-- Start of Text shown --
Skip to main content

Klustron Mirror Table Feature Use Cases

KlustronAbout 5 min

Klustron Mirror Table Feature Use Cases

Note:

Unless specifically stated, any version number mentioned can be substituted with any released version number. For all released versions, please visit: Release_notes

Objective:

This document aims to introduce the functionality and specific use cases of Mirror tables, demonstrating how to create Mirror and use them to enhance the performance of analytical queries. All operations are demonstrated using the command line.

01 Role of Mirror Tables

In real-world OLAP scenarios, some data tables possess the following characteristics:

  • The data volume is relatively small, such as department information tables or business code tables.
  • Data changes infrequently.
  • These tables are often joined with larger tables (e.g., order tables).

For tables with these characteristics, Klustron allows users to define them as Mirror tables (mirror images) to optimize query performance. Klustron ensures that a copy of each Mirror table in the cluster is present on every storage node.

When performing insert, update, or delete operations on Mirror tables, Klustron's compute nodes automatically execute the corresponding operations on every storage node's data within the same global transaction, thus maintaining ACID properties.

However, if a table is frequently updated, updating copies of this mirror table on all shards within a distributed transaction could severely degrade performance, making it unsuitable as a mirror table. This is a general guideline; users may decide based on these considerations.

When a new Storage Shard is added, Klustron automatically replicates all Mirror tables in the system to the new shard. During this replication process, these Mirror tables remain readable and writable, although adding new Mirror tables will be blocked until the replication completes.

Joins between Mirror tables and sharded large tables can always be pushed down to the storage nodes for execution, ensuring that these joins are performed in parallel by multiple storage for enhanced performance.

In OLAP applications, dimension tables typically fit the characteristics of Mirror tables and are suitable to be defined as such. In a star schema query in OLAP, the join between multiple Mirror tables and a fact table is effectively run in parallel across multiple storage nodes because the fact table is sharded across these nodes.

Furthermore, joins between two or more Mirror tables can always be pushed down to a specific storage node for execution, which can potentially improve query performance.
-- End of Text shown --
-- Start of Data rows --
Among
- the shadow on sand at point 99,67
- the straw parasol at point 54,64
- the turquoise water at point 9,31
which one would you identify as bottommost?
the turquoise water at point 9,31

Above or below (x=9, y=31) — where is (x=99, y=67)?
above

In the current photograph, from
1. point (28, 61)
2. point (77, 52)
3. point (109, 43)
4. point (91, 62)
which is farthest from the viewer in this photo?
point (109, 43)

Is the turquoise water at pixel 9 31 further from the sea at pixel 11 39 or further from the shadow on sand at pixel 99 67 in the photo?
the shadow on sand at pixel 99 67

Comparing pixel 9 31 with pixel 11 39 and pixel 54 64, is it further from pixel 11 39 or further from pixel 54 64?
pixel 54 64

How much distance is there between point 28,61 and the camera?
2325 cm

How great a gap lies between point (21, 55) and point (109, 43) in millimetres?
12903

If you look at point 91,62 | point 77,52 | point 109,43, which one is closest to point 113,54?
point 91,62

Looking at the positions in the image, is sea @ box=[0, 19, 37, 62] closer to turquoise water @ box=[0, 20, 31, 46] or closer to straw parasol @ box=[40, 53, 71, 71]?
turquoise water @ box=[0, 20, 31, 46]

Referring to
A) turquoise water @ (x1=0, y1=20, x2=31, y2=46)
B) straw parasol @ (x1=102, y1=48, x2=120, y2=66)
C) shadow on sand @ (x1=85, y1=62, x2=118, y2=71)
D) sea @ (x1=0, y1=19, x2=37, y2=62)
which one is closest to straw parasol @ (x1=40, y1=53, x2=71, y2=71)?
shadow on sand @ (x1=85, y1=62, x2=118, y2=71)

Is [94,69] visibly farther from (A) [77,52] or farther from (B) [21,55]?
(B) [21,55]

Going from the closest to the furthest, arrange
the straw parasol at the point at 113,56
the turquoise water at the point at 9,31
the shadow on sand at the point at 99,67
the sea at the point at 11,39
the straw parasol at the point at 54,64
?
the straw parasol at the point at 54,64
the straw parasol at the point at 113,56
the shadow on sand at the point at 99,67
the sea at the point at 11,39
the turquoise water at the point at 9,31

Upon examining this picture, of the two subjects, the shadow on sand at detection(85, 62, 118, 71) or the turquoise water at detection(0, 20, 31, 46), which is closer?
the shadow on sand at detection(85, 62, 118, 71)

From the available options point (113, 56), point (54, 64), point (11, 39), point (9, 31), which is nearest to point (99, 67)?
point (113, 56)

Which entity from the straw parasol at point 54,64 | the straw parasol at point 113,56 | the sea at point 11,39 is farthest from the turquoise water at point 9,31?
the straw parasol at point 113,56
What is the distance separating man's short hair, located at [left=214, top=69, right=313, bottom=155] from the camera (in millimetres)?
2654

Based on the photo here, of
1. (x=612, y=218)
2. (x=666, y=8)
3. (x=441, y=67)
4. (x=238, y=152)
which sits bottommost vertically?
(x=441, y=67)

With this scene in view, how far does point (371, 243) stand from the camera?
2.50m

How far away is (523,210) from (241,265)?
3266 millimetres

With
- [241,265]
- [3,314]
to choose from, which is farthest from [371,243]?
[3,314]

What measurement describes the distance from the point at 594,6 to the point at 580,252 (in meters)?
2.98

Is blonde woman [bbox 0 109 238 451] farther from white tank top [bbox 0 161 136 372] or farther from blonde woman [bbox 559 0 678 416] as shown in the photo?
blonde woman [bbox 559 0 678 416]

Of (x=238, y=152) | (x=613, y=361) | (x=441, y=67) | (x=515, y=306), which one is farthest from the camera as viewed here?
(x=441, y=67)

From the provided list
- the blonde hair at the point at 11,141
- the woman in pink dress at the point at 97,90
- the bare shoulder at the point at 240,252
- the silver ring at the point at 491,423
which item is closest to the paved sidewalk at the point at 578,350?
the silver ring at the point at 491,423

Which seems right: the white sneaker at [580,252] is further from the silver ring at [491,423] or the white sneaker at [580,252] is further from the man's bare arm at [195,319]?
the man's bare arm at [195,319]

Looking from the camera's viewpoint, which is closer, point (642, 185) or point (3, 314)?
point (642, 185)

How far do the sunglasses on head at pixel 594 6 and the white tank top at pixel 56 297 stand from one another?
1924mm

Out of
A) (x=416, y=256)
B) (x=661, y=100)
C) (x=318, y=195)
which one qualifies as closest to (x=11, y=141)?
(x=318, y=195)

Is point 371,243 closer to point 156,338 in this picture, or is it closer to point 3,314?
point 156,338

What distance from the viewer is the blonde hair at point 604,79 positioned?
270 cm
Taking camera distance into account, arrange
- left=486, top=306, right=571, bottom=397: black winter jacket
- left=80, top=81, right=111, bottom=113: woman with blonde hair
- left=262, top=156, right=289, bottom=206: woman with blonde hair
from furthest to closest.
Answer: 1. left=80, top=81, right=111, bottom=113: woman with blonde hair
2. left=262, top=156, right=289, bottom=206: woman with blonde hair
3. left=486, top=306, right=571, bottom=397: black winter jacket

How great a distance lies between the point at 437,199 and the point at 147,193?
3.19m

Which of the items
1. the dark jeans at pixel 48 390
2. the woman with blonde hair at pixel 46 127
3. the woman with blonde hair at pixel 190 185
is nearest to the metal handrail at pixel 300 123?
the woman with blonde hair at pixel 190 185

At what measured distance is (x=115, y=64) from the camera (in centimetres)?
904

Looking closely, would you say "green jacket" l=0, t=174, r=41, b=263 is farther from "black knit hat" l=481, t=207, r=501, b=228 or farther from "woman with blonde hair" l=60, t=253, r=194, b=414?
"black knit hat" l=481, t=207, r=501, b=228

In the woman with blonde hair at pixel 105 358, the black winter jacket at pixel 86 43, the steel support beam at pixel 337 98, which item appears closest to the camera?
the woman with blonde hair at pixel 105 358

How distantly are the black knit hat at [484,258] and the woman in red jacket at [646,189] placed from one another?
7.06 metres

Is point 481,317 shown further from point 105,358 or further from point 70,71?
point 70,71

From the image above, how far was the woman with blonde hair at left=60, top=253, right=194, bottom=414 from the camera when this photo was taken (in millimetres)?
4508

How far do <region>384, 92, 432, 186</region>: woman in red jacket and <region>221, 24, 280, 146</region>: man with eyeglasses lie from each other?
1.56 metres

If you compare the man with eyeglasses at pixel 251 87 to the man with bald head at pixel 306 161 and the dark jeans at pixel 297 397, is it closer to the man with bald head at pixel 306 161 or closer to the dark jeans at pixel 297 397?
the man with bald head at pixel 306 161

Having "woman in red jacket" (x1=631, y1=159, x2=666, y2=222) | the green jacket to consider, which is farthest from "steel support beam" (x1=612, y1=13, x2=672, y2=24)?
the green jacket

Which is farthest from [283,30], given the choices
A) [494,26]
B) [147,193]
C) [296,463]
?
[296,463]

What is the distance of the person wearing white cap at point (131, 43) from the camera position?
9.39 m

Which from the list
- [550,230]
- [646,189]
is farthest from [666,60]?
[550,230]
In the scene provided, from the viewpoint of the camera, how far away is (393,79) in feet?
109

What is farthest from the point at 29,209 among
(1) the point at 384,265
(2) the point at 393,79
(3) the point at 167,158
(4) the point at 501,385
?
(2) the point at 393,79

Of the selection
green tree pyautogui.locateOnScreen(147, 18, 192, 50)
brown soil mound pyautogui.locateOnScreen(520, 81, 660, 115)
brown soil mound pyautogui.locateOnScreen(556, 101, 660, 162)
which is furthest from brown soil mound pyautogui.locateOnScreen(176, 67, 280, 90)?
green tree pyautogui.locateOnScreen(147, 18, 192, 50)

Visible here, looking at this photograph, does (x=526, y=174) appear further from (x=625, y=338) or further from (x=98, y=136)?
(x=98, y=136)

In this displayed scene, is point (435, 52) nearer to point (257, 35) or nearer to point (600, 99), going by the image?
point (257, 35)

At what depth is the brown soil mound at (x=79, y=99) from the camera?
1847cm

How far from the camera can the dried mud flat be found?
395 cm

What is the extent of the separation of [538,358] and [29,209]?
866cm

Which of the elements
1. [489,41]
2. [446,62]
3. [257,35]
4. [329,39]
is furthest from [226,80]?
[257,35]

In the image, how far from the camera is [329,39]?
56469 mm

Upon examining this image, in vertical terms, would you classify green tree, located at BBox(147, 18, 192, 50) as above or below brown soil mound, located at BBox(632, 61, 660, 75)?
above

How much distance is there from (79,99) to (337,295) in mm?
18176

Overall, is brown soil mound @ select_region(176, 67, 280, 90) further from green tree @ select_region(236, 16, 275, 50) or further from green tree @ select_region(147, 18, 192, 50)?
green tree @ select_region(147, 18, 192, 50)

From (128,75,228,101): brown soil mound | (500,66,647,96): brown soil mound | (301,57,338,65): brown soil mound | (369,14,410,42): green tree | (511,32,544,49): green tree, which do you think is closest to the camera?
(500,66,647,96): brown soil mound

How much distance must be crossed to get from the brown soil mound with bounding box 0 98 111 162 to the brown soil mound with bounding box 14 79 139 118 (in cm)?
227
-- End of Data rows --
## [Required work]
Turn the paragraph of the Klustron mirror table text that begins "When a new Storage Shard is added" into a short bulleted list that keeps its main facts.

## [Correct output]
- When a new Storage Shard is added, Klustron automatically replicates all Mirror tables to it.
- During replication, the Mirror tables remain readable and writable.
- Adding new Mirror tables is blocked until replication completes.